Stated goal a: In the records, give the stretch from the line containing "Viewing the image" through the line containing "(x=790, y=267) <" again with "ordered" changed to "arranged". Leave everything else unchanged.

Text:
** START **

Overall, I'm quite amazed at the bang-for-the-buck...will add more after a full road test and maybe a strap swap or two.

Thanks for the heads-up, Jon.


----------



## JonW (Mar 23, 2005)

Cool - agree with your points! Glad youre enjoying it! Huge bang for the buck I reckon!


----------



## SharkBike (Apr 15, 2005)

These popped up on Sh***p again today. I'm very tempted to snag a blue one.

How 'bout it, Mac?

Hmmmm....


----------



## mach 0.0013137 (Jan 10, 2005)

SharkBike said:


> These popped up on Sh***p again today. I'm very tempted to snag a blue one.
> 
> How 'bout it, Mac?
> 
> Hmmmm....


I`ll get one sometime but not today, BTW the price is amazing but how much is P&P? then there`s VAT etc to consider when it gets here


----------



## mach 0.0013137 (Jan 10, 2005)

** END **

Stated goal b: In the forum thread, what cost besides P&P does mach 0.0013137 say must be considered once the item arrives?

Material for the task:
** START **

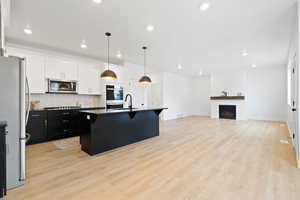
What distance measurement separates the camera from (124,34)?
144 inches

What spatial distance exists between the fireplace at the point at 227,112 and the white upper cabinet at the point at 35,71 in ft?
28.8

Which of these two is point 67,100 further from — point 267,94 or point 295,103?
point 267,94

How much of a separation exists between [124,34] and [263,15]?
2971mm

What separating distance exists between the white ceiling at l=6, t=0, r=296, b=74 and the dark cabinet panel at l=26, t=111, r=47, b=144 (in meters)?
2.06

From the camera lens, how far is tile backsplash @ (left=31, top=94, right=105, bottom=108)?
4457mm

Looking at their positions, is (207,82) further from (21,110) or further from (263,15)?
(21,110)

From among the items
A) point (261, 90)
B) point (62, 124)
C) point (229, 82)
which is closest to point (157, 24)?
point (62, 124)

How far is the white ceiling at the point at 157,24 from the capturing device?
2490 millimetres

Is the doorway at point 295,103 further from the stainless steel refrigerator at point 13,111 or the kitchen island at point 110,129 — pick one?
the stainless steel refrigerator at point 13,111

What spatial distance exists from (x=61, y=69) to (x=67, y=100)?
42.8 inches

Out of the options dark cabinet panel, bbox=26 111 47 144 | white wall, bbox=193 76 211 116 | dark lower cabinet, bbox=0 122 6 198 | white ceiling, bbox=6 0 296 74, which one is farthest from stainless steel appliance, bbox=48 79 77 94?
white wall, bbox=193 76 211 116

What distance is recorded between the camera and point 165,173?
7.70ft

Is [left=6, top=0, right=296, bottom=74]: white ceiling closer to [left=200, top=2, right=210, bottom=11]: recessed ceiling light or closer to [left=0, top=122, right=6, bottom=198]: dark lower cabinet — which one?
[left=200, top=2, right=210, bottom=11]: recessed ceiling light

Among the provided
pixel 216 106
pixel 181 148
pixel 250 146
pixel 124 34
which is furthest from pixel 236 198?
pixel 216 106
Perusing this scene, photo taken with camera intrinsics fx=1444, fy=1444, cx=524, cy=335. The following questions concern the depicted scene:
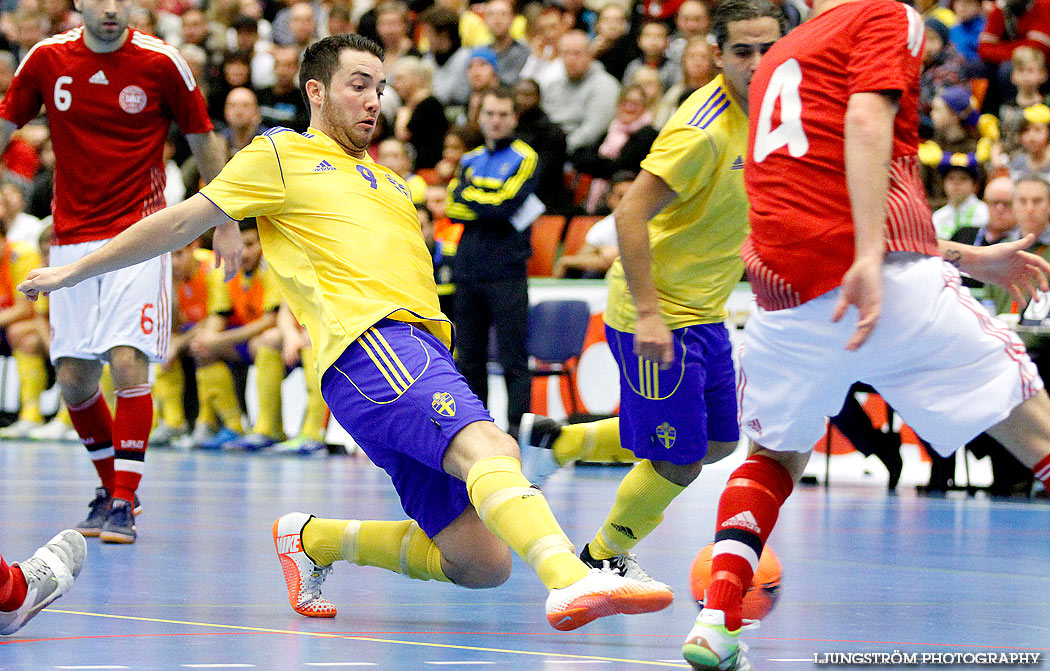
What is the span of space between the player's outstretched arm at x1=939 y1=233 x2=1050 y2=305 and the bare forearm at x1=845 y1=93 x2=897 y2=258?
50cm

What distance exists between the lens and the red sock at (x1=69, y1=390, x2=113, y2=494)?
687cm

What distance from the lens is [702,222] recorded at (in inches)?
203

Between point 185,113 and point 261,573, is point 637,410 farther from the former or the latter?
point 185,113

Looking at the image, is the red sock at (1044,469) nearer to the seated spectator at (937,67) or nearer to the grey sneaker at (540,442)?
the grey sneaker at (540,442)

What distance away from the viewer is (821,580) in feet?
17.9

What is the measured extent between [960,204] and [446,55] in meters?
6.62

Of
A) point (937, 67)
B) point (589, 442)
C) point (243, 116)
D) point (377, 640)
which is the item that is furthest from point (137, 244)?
point (243, 116)

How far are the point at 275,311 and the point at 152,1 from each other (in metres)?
7.16

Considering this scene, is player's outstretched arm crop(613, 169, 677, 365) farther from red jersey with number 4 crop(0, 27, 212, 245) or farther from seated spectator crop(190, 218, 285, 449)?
seated spectator crop(190, 218, 285, 449)

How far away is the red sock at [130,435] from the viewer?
643 cm

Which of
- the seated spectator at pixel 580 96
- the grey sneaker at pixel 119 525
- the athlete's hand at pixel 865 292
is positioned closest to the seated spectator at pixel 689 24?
the seated spectator at pixel 580 96

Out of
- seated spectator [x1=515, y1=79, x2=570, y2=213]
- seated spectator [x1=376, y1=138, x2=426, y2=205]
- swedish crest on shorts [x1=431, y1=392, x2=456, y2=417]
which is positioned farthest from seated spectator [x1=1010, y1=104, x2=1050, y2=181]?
swedish crest on shorts [x1=431, y1=392, x2=456, y2=417]

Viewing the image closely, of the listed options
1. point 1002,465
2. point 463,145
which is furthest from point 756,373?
point 463,145

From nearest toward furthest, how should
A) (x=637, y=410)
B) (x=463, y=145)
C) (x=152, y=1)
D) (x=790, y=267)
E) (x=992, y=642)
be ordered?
(x=790, y=267) < (x=992, y=642) < (x=637, y=410) < (x=463, y=145) < (x=152, y=1)
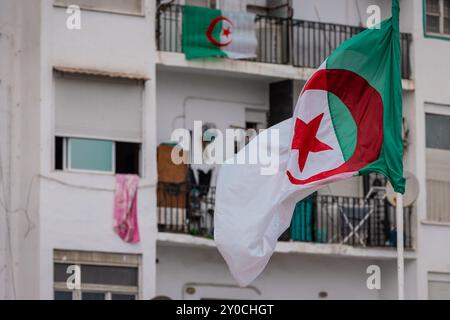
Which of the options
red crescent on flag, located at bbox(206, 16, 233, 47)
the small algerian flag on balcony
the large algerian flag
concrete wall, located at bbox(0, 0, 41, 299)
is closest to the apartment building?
concrete wall, located at bbox(0, 0, 41, 299)

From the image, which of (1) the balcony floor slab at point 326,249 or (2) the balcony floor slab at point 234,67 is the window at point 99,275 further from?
(2) the balcony floor slab at point 234,67

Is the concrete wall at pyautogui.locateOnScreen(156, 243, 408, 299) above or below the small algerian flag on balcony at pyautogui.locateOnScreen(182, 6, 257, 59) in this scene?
below

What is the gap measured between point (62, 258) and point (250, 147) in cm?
856

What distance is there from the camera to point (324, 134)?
32.4 meters

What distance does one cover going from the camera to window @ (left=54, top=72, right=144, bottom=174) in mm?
41156

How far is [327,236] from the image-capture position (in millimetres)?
43531

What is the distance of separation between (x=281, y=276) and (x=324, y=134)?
11578 millimetres

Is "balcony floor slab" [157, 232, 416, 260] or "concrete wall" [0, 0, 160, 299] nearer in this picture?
"concrete wall" [0, 0, 160, 299]

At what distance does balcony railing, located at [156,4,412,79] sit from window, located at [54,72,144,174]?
48.4 inches

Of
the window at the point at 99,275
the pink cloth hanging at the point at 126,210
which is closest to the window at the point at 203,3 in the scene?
the pink cloth hanging at the point at 126,210

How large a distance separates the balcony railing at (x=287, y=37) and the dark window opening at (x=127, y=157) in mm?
1798

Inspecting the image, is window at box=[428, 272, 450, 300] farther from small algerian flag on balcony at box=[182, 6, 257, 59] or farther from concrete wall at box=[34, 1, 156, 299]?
concrete wall at box=[34, 1, 156, 299]

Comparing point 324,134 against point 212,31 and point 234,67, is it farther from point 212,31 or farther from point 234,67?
point 234,67

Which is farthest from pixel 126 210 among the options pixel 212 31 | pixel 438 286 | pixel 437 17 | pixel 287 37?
pixel 437 17
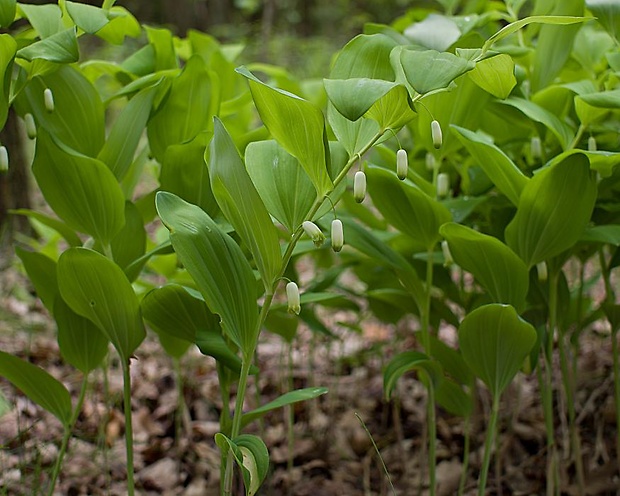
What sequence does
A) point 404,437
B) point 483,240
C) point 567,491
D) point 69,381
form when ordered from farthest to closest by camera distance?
1. point 69,381
2. point 404,437
3. point 567,491
4. point 483,240

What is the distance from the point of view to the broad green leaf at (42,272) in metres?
1.41

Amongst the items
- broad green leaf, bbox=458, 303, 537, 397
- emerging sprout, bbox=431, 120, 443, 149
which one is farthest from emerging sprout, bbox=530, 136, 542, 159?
emerging sprout, bbox=431, 120, 443, 149

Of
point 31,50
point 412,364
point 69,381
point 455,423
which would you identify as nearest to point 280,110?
point 31,50

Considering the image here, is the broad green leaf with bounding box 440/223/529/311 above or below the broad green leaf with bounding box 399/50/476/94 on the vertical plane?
below

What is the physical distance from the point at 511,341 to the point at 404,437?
38.6 inches

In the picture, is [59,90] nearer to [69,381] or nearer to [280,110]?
[280,110]

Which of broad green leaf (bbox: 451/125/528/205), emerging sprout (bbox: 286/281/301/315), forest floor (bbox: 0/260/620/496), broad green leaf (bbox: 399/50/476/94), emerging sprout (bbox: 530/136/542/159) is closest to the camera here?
broad green leaf (bbox: 399/50/476/94)

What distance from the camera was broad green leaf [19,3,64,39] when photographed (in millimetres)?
1280

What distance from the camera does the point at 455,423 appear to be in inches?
86.0

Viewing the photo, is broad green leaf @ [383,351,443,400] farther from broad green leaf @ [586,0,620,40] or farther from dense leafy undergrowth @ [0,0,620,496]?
broad green leaf @ [586,0,620,40]

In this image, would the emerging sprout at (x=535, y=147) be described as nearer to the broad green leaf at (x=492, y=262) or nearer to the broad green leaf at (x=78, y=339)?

** END **

Complete answer a:
Viewing the image closely, of the listed options
1. point 1002,465
2. point 463,145
which is furthest from point 756,373?
point 463,145

From nearest toward furthest, how should
A) (x=637, y=410)
B) (x=463, y=145)
C) (x=152, y=1)
D) (x=790, y=267)
E) (x=992, y=642)
be arranged?
(x=790, y=267) < (x=992, y=642) < (x=637, y=410) < (x=463, y=145) < (x=152, y=1)

Complete answer b: VAT